Siebtens: Positionsänderung bei zwei historischen Tabuthemen.Schließlich veränderte Özgür Özel auch die traditionelle Haltung der Partei zum politischen Islam und zur Kurdenfrage. Er bemühte sich, die Kurdenfrage vom bewaffneten kurdischen Kampf und die Religionsfreiheit vom politischen Islam zu trennen. Während er einerseits klar Stellung für die Anerkennung der kurdischen Identität bezog, vermittelte er gleichzeitig den religiösen Wählergruppen die Botschaft: »Wir sind die Garantie für eure Glaubensfreiheit.« So gewann die CHP auch Stimmen von Kurd*innen, die der Partei jahrzehntelang distanziert gegenübergestanden hatten, sowie von gläubigen Wähler*innen, die bislang religiös geprägte Parteien unterstützt hatten.
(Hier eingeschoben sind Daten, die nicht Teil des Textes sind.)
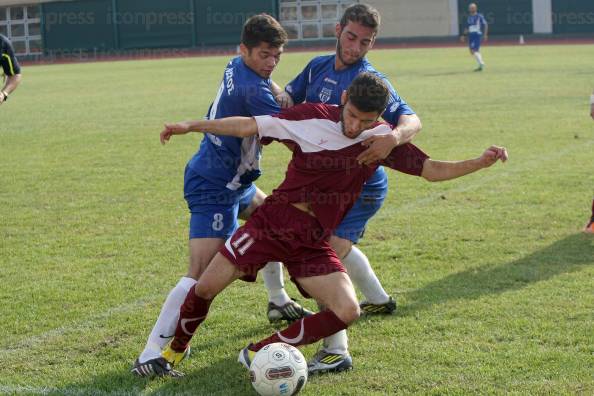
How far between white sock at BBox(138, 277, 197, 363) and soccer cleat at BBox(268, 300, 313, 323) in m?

In autoritären Regimen reicht es bekanntlich nicht aus, in Umfragen die Nase vorne zu haben oder gar die Wahlen zu gewinnen, um tatsächlich an die Macht zu kommen. Vor der Opposition stehen zwei große Bewährungsproben: die Sicherstellung fairer Wahlen und – im Falle seiner Niederlage – Erdoğan zum Rückzug zu zwingen. Wenn man davon ausgeht, dass Erdoğan alle Mittel ausschöpfen wird, um seine rund 25-jährige Herrschaft nicht aufgeben zu müssen, ist es nicht schwer vorherzusagen, dass die für 2028 vorgesehenen Wahlen voller Überraschungen sein könnten. Während früher grenzüberschreitende militärische Operationen jedes Mal die Wahlerfolge der Regierungspartei unterstützten, hat es die Regierung dieses Mal wegen der aktuellen Wirtschaftskrise schwerer.
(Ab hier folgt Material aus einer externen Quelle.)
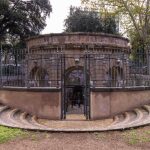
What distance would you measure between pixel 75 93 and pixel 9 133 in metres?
8.04

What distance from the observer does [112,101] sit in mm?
13938

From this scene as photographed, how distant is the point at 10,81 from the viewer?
51.9 ft

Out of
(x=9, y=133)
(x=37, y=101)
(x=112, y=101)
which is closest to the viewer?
(x=9, y=133)

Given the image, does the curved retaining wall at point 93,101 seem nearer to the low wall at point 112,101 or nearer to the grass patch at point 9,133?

Es gibt keine Befreiung alleine

Die CHP versucht hingegen, durch den Ausbau von Allianzen mit anderen Parteien ihre Basis zu erweitern. Zu den Optionen gehört auch, einen inhaftierten Kandidaten 2028 gegen Erdoğan antreten zu lassen – oder Özgür Özel, der die Partei zu dem gemacht hat, was sie heute ist. Ob der türkische Präsident jedoch im Falle einer Niederlage seine Macht tatsächlich abgeben würde, hängt sowohl vom Kräfteverhältnis auf internationaler Ebene als auch von der Stärke der gesellschaftlichen Opposition im Inneren ab.

»Millionen Menschen, die Woche für Woche die öffentlichen Plätze füllen, sind voller Hoffnung.«

In einer Zeit, in der sich rechtspopulistische Politiken auf der Welt epidemisch ausbreiten, stellt sich die Frage: Kann der rechte Polizeistaat in der Türkei besiegt werden? Kann aus den Trümmern dieses seit einem halben Jahrhundert währenden Unterdrückungsregimes eine freiheitliche sozialdemokratische Regierung hervorgehen? Können die türkischen Sozialdemokraten, indem sie sowohl sich selbst als auch ihre Grundsätze erneuern, der weltweit im Rückzug befindlichen Sozialdemokratie neues Leben einhauchen? Millionen Menschen, die Woche für Woche die öffentlichen Plätze füllen, sind voller Hoffnung und rufen beharrlich: »Kurtuluş yok tek başına/ Ya hep beraber, ya hiç birimiz… (Es gibt keine Befreiung alleine / entweder wir alle zusammen oder keiner.)